* EJERCICIO BREVE A:
Traduce al inglés esta oración del fragmento sobre el poeta Alejandro Calderón: "Hemos seguido luego a una barra de bistrot a brindar el vino rojo que nos gusta."
* EJERCICIO BREVE B:
En el listado, copia desde la línea que contiene "Given what is captured" hasta el final y sustituye "crown molding" por "ceiling trim", sin alterar nada más.

* FRAGMENTO SELECCIONADO:
========================================================================

Siempre me he encontrado en París con el poeta peruano Alejandro Calderón (1960) en lugares inesperados y lo he visto aparecer como un ave súbita, alerta y fabulosa, ataviada de plumas de colores intensos como los que cubren sus palabras: el rojo, el amarillo o el verde prismáticos de la selva amazónica o de los arcoíris, el ocre de las columnas del palacio del Minotauro en Creta o de los frescos mayas, el dorado de los orfebres prehispánicos de las cumbres andinas, el gris pétreo y brillante de los muros milenarios peruanos.
Una vez en Palais Royal entre los muros dieciochescos y las columnas modernas de Van Buren, otra la misma noche cuando se incendió Notre Dame y veíamos desde la otra orilla del Sena las llamas que amenazaban con derruirla para siempre. Hemos seguido luego a una barra de bistrot a brindar el vino rojo que nos gusta. Pero también nos hemos citado en invierno a las seis de la tarde en punto en Le Vieux Châtelet, frente al Palais de Justice, donde libamos sintiendo el paso de las aguas del Sena, cerca del cual tanto tiempo ha vivido el poeta Calderón en París.
Porque París ha sido durante tantas décadas nuestra casa, como en otros tiempos lo fue de otras generaciones de escritores latinoamericanos que llegaron aquí como los modernistas de Ruben Darío y José Juan Tablada, o la de los años de entreguerras, de César Vallejo, Miguel Angel Asturias y los hermanos García Calderón y después los que charlaban con Breton, como Luis Cardoza y Aragón, Renato Leduc y Octavio Paz, o los del boom latinoamericano, liderado por Julio Cortázar, Mario Vargas Llosa y Gabriel García Márquez en los espléndidos y liberadores años 60 y 70.

========================================================================

* MATERIAL DEL EJERCICIO:
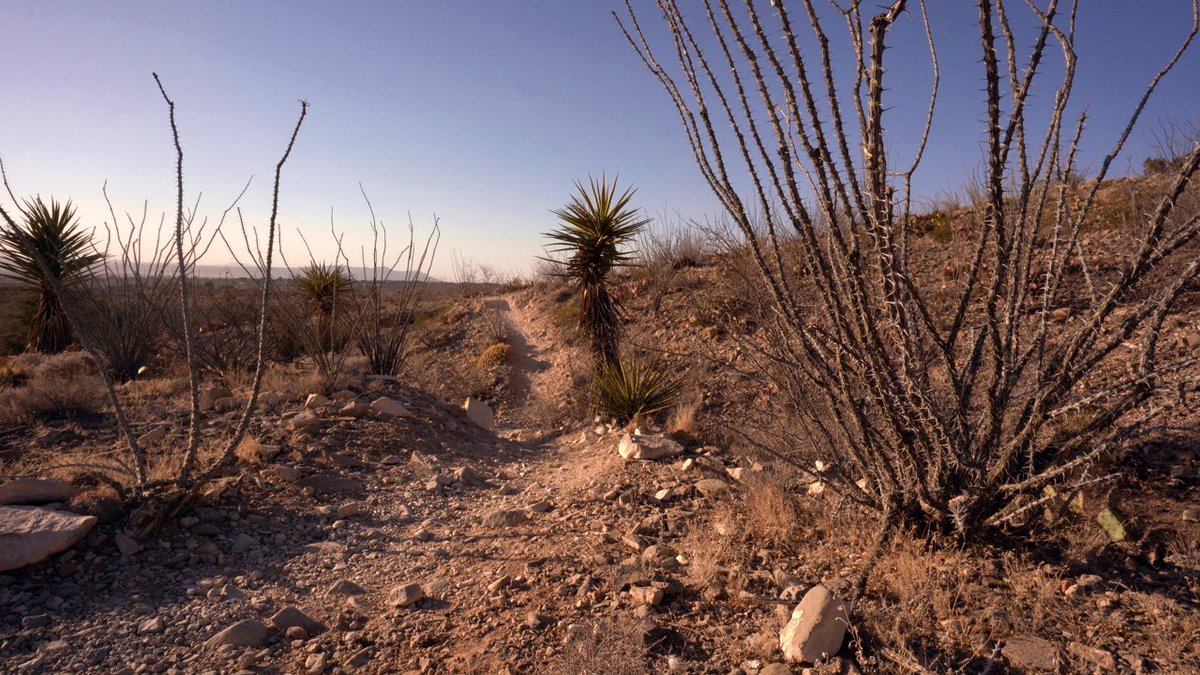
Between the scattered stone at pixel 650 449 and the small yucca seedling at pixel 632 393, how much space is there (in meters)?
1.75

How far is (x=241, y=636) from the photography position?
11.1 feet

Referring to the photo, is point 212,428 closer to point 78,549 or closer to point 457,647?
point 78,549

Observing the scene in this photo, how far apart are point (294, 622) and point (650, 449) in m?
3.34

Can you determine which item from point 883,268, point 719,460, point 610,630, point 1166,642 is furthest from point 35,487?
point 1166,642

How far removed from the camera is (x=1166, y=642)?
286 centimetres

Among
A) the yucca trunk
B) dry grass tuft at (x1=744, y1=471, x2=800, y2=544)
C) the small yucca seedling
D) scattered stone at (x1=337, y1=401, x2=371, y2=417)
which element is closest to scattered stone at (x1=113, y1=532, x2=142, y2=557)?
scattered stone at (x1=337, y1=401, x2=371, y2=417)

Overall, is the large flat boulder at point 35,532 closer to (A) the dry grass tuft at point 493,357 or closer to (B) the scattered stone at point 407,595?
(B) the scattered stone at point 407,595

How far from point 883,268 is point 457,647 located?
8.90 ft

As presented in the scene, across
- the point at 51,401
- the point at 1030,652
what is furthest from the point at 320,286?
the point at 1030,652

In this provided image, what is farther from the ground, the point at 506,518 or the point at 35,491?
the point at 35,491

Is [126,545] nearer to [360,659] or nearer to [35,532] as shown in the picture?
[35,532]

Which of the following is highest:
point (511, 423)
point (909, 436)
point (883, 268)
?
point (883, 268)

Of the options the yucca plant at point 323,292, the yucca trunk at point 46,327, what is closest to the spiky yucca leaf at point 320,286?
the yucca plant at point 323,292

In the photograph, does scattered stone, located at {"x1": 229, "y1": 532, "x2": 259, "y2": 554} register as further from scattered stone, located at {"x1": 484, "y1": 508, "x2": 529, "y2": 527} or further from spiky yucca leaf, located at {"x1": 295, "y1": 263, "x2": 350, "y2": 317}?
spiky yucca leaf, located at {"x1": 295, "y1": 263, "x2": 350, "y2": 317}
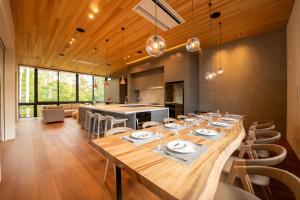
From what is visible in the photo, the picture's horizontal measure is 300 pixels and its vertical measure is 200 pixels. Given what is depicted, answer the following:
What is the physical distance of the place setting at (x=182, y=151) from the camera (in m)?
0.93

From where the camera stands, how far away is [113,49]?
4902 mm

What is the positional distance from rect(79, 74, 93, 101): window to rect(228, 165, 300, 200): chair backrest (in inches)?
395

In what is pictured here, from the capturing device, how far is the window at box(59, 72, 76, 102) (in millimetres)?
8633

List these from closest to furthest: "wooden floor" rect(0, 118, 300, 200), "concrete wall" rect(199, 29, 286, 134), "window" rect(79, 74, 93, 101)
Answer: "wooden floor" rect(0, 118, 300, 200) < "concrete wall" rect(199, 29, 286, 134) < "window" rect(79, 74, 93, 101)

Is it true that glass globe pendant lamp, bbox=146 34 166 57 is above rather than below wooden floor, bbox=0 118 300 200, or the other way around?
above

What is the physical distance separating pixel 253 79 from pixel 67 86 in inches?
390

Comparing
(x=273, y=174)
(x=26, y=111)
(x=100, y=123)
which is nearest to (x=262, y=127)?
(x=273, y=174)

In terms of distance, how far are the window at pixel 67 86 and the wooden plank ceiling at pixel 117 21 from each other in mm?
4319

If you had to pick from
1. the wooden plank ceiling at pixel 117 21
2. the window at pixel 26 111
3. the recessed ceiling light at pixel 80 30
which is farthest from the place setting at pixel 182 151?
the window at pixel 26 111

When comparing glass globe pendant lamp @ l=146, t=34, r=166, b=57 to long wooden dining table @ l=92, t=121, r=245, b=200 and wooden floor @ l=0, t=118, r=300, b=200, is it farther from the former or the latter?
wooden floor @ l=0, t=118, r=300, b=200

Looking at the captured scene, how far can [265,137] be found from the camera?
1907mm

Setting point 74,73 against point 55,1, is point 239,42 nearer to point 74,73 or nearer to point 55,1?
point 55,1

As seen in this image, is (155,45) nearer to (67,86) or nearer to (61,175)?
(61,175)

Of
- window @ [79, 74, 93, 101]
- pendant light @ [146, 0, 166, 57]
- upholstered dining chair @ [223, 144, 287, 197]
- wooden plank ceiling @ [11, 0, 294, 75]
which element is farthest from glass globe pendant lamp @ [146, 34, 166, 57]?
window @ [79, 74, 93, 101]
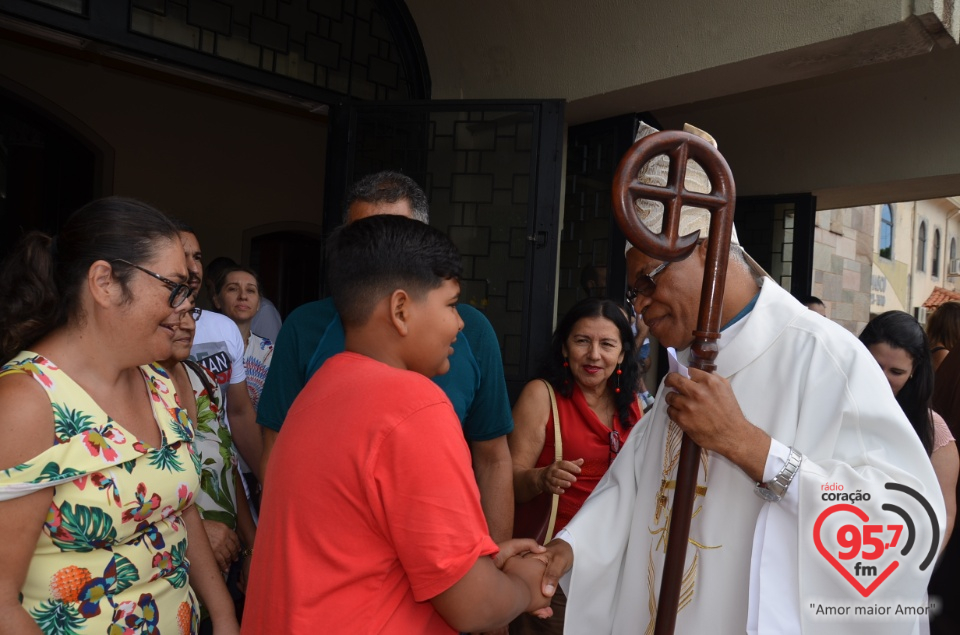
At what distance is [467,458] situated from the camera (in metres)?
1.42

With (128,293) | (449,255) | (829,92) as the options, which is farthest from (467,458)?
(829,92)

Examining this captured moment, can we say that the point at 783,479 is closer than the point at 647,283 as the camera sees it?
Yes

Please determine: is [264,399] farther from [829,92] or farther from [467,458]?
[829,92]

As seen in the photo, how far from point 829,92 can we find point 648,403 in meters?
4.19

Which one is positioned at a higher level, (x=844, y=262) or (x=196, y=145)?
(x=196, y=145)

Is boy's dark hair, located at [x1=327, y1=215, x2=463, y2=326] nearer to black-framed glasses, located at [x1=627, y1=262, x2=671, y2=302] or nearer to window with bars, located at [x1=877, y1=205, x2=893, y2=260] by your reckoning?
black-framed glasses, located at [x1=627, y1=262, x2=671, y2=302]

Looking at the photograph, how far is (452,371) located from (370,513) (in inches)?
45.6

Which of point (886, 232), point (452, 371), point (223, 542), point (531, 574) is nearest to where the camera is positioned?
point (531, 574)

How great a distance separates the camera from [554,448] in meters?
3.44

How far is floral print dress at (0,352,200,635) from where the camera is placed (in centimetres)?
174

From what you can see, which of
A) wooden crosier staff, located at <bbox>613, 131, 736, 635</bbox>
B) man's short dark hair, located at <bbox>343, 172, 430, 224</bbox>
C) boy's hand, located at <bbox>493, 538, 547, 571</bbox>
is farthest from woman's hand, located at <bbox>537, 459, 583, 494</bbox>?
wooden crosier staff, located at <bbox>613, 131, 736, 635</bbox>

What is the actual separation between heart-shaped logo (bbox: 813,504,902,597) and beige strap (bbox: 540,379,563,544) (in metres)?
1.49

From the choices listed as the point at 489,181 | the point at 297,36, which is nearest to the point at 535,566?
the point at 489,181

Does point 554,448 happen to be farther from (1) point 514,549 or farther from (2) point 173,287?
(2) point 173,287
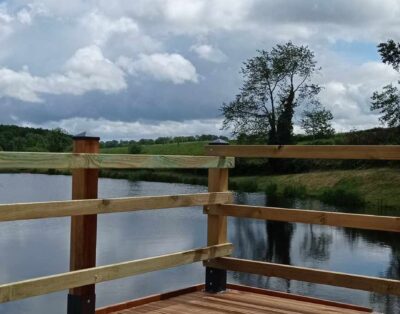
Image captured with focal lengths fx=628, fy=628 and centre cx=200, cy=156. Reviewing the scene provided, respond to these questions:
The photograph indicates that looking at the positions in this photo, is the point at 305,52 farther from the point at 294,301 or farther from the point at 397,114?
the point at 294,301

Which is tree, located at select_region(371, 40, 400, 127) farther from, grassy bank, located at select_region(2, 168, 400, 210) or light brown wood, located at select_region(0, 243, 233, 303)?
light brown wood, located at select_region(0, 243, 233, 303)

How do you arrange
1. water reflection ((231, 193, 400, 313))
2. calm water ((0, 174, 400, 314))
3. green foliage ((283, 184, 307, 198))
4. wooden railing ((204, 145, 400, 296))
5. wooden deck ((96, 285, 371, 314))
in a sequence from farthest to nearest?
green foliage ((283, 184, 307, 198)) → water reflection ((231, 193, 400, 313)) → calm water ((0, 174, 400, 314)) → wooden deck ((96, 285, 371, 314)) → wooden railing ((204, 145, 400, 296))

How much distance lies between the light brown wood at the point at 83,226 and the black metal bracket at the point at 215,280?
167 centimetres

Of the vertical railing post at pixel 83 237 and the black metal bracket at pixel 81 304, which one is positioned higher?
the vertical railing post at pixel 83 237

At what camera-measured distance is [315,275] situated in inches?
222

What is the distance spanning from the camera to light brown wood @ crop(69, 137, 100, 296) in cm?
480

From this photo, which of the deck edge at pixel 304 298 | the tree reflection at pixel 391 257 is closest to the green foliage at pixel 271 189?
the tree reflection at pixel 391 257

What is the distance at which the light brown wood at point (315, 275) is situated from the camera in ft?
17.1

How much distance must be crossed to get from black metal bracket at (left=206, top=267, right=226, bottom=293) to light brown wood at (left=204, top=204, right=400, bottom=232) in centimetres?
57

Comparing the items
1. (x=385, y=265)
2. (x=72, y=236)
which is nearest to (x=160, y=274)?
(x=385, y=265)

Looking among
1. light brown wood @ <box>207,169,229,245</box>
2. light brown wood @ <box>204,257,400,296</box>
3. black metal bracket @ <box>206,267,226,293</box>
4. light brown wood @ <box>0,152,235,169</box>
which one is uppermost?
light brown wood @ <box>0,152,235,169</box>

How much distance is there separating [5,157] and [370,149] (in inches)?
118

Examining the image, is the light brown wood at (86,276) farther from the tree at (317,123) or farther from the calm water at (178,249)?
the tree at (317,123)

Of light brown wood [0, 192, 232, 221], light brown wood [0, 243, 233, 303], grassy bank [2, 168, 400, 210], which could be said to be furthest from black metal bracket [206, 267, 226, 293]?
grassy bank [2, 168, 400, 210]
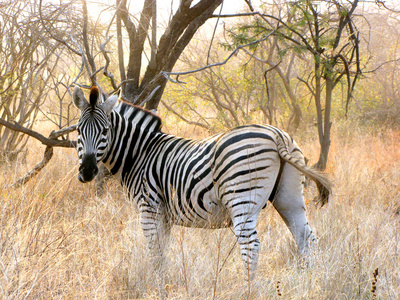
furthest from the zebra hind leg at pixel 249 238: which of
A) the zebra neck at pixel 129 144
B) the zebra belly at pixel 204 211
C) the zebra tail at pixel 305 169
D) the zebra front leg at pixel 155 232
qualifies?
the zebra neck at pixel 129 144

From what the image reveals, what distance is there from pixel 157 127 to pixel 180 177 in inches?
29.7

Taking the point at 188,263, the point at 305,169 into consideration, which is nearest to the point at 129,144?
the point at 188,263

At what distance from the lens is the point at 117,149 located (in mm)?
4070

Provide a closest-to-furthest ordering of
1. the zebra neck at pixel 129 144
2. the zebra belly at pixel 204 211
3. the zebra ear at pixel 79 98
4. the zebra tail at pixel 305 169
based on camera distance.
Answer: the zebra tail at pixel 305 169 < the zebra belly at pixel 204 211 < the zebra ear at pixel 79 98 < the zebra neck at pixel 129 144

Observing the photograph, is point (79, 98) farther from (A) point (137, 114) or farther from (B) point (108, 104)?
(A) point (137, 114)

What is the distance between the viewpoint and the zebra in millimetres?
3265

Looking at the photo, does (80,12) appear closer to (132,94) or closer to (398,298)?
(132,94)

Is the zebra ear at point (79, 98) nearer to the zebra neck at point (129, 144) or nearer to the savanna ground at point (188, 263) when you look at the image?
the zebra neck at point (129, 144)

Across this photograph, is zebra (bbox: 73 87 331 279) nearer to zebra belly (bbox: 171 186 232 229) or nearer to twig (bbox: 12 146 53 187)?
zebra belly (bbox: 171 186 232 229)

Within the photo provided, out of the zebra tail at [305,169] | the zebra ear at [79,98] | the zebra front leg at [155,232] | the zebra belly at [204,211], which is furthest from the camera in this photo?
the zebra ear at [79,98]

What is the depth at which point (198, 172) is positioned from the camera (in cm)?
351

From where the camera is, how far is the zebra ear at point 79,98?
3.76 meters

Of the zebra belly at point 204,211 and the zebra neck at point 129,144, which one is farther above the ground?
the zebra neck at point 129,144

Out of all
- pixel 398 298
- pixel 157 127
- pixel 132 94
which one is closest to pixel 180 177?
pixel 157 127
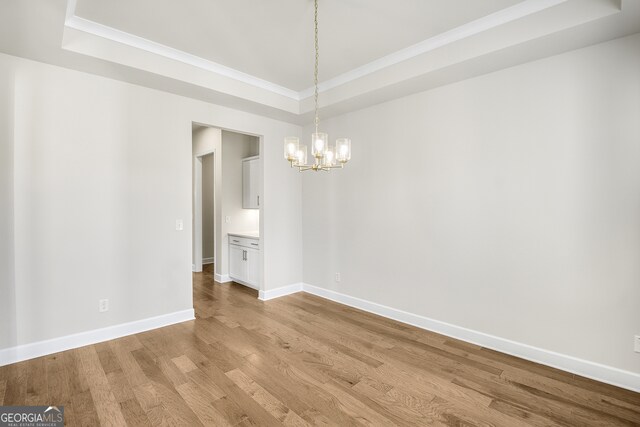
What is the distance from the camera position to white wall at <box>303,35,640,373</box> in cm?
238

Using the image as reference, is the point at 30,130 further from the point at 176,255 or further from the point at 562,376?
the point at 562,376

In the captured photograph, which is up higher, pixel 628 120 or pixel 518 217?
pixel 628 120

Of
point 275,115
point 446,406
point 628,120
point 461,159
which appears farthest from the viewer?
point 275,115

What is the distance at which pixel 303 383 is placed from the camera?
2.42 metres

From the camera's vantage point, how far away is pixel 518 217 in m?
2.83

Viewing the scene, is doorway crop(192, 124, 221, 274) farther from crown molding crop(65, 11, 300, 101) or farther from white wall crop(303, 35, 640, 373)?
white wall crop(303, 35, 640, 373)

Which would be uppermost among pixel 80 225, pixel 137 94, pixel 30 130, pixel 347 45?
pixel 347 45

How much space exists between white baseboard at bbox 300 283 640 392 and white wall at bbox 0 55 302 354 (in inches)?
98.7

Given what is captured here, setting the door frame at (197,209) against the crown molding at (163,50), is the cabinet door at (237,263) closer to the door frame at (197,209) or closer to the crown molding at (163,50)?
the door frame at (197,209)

========================================================================

* RESPUESTA ESCRITA A:
Afterwards we went on to a bistro bar to toast with the red wine we like.

* RESPUESTA ESCRITA B:
Given what is captured here, setting the door frame at (197,209) against the ceiling trim at (163,50), is the cabinet door at (237,263) closer to the door frame at (197,209) or closer to the ceiling trim at (163,50)?
the door frame at (197,209)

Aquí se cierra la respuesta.